▸ Aufgabe 1
Nenne alle Personen, die im Textauszug über Jugendliche in der Corona-Pandemie namentlich vorkommen, jeweils mit der Funktion, die der Text ihnen zuschreibt.
▸ Aufgabe 2
Führe den Textauszug über Jugendliche in der Corona-Pandemie nach seinem letzten Satz weiter.

In der Jugendmusik Glattal freut man sich während der Probe. Es sei ein schöner Ausgleich zum Alltag. Gerade im ersten Shutdown habe man gemerkt, wie wichtig das Zusammensein ist, sagt Miro Knoblauch, der in der Jugendmusik Trompete spielt.
In der Pandemie sei es wichtig, sich anpassen zu können. Doch trotz aller Anpassung sei die Situation, die nun schon fast zwei Jahre von Corona geprägt wird, bedrückend.
Pro Juventute stellt erhöhte Belastung fest
Diese Bedrückung der Jugendlichen stellte auch Pro Juventute fest. Oftmals ist sie eine der Anlaufstellen für Jugendliche, die um Rat fragen. Die Organisation bemerkt einen deutlichen Anstieg der Belastung von Jugendlichen. «Nicht nur hat Pro Juventute im Vergleich zum Vorjahr zehn Prozent mehr Beratungen durchgeführt, auch die Inhalte sind schwerwiegender geworden als vor der Pandemie», sagt Katja Schönenberger, Direktorin von Pro Juventute Schweiz.
Die Inhalte der Beratungen sind schwerwiegender geworden als vor der Pandemie.
Doppelt so oft wie vor der Pandemie wird in diesen Tagen Suizid thematisiert. Auch Gespräche zu Selbstverletzung oder Zukunftsangst werden häufiger geführt.
Vor allem Probleme von Kindern und Jugendlichen, die bereits vor der Pandemie belastet waren, haben sich durch Corona noch akzentuiert. Es gebe aber auch junge Menschen, die eine gewisse Resilienz aufweisen und daher bisher besser durch die Pandemie gekommen sind, so Schönenberger.
Soziale Kontakte wichtig für Entwicklung
Doch auch diejenigen, die bisher gut durch die Pandemie gekommen sind, werden zunehmend einer Belastung ausgesetzt. Soziale Kontakte ausserhalb der Familie sind für die Entwicklung der Persönlichkeit junger Menschen wichtig.
Der Austausch mit verschiedenen Menschen in Vereinen, im Ausgang oder auf Reisen helfe den Jugendlichen, sich von ihren Eltern abzunabeln und ihre Persönlichkeit zu entwickeln, sagt Allan Guggenbühl, Psychologe und Jugendforscher.

▸ Daten zum geometrischen Schließen in Szenen
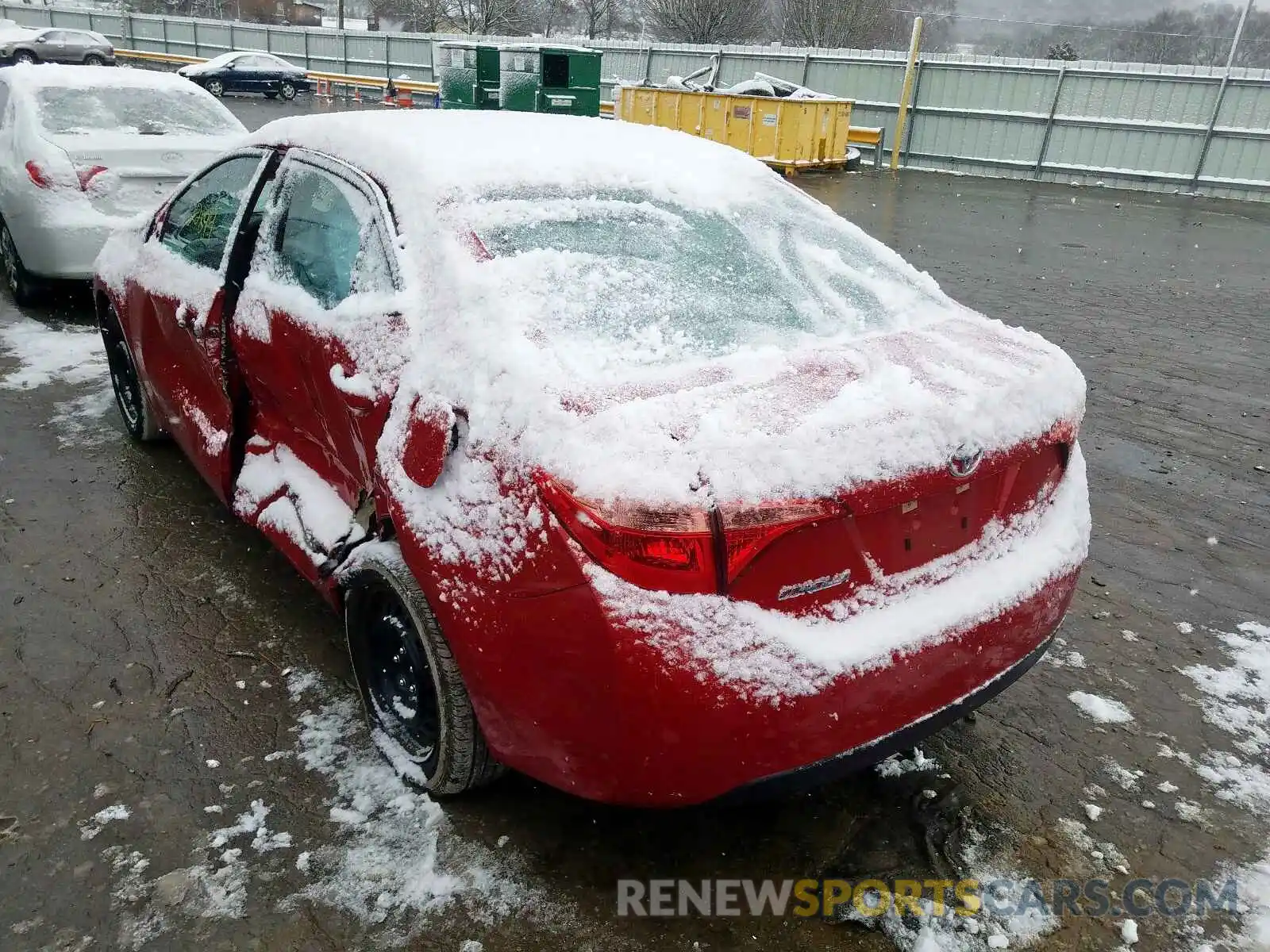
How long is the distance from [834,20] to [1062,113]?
2974 centimetres

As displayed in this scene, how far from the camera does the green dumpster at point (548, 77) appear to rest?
18.3 metres

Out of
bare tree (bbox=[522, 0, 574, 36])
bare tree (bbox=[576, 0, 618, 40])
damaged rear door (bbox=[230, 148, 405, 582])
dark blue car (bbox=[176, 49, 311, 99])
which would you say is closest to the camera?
damaged rear door (bbox=[230, 148, 405, 582])

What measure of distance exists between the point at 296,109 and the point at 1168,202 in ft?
74.4

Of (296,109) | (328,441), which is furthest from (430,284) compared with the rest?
(296,109)

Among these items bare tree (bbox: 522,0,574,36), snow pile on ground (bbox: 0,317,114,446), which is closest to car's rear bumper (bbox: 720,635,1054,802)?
snow pile on ground (bbox: 0,317,114,446)

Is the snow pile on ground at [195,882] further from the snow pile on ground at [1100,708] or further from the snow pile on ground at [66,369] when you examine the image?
the snow pile on ground at [66,369]

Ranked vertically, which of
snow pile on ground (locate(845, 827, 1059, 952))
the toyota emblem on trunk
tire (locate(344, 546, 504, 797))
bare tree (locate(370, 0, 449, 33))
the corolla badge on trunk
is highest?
bare tree (locate(370, 0, 449, 33))

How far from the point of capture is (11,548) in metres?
3.55

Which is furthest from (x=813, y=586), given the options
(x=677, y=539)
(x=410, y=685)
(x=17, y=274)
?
(x=17, y=274)

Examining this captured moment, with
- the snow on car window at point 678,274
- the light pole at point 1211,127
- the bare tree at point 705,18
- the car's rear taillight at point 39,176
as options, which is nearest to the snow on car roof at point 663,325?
the snow on car window at point 678,274

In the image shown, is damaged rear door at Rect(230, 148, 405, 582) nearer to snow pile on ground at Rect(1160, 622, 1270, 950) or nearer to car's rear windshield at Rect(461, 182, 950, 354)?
car's rear windshield at Rect(461, 182, 950, 354)

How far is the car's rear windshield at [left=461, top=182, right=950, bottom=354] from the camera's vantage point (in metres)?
2.26

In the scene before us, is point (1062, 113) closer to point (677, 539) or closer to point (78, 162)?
point (78, 162)

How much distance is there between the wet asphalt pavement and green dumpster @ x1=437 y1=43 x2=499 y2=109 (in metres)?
15.6
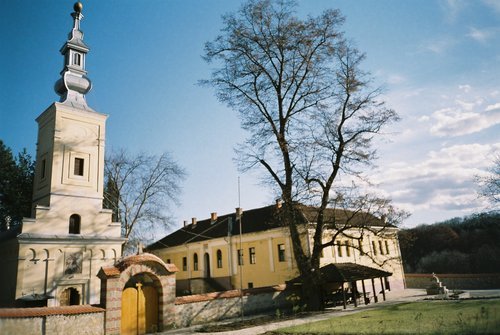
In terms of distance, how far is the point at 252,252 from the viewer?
32125mm

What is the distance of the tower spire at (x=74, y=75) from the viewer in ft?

▸ Antwort 1
- Miro Knoblauch: spielt in der Jugendmusik Glattal Trompete
- Katja Schönenberger: Direktorin von Pro Juventute Schweiz
- Allan Guggenbühl: Psychologe und Jugendforscher

▸ Antwort 2
Dazu kommt, dass das subjektive Zeitempfinden der Jugendlichen anders ist. Für Erwachsene seien zwei Jahre – subjektiv gesehen – eine kürzere Zeitdauer als für Jugendliche. Die Pandemie und vor allem ihr ungewisses Ende würden so zur Langzeitbelastung für die Jungen, erklärt Guggenbühl. Trotzdem: Der Psychologe beobachtet keine Tendenz zur Auflehnung unter den Jungen.
Trotz Müdigkeit: Junge bleiben standhaft
Die Tendenz von Guggenbühl bestätigt auch eine Strassenumfrage von SRF in Zürich. Die meisten der befragten Jugendlichen bekennen sich zu den Corona-Massnahmen und wollen wie alle übrigen Mitglieder der Gesellschaft ihren Teil zur Pandemiebekämpfung leisten. Auch herrscht Unverständnis gegenüber gleichaltrigen Bekannten, die ihre Mitverantwortung nicht wahrnehmen und die Massnahmen nicht befolgen.
Der Frust ist bei allen Befragten gross, zudem zeigen sich bei einigen Sorgen hinsichtlich der anrollenden fünften Welle. Wie schon in der Jugendmusik Glattal sind viele der Befragten froh, momentan noch ihren sozialen Kontakten nachgehen zu können. Sicher ist: Die Belastung bleibt für die Gesellschaft hoch – insbesondere für die Jungen.